LONDON: Marketing effectiveness is increasingly seen as being primarily about business outcomes rather than being limited to marketing itself, with major FMCG companies among those creating senior roles and dedicated teams to address the issue.

“Improving marketing effectiveness is now a business imperative,” marketing consultant Fran Cassidy told the IPA’s Eff Week conference, where she unveiled research that indicated how businesses are shifting from simply justifying marketing expenditure to creating a culture to sustain a new way of looking at effectiveness that is rooted in business outcomes.

As well as encouraging greater collaboration between marketing, commercial and finance teams, she , along with several other speakers, stressed the need for a common language. (For more, read WARC’s report: Rethinking marketing effectiveness: changing culture and the performance mentality.)

The language of finance tends to be black and white, while marketing operates in shades of grey, she noted, and both sides can find themselves using the same words but with different interpretations.

“There is a need to strengthen the association of marketing terminology with commercial value,” she said.

So conversations around concepts like brand awareness and loyalty have to be connected to how these contribute to topline growth and financial returns.

Drinks giant Diageo is well advanced on this route, having 18 months ago appointed a global marketing effectiveness director and developed a data-driven platform, Marketing Catalyst, which enables marketers to make more informed decisions on how best to allocate marketing spend to achieve growth.

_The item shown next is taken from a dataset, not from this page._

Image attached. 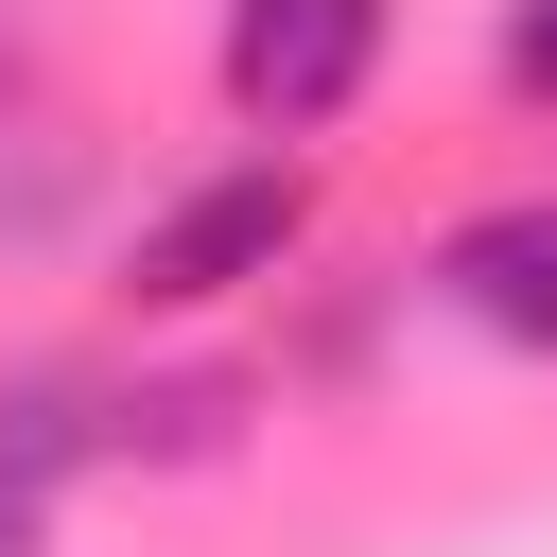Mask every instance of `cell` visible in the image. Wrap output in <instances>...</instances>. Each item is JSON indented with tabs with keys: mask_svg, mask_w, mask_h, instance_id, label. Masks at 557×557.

The commercial impact of marketing plans can be modelled in minutes anywhere in the world, according to Adam Ben-Yousef, the first holder of the post, and the system is now “driving real change in how we do business and a real measurable performance uplift from our marketing”.

Not only is the program “substantially over-delivering its business case”, he reported, but in little over a year it “has become our official way of doing marketing business planning [and ] it’s getting embedded in a way that is sustainable”.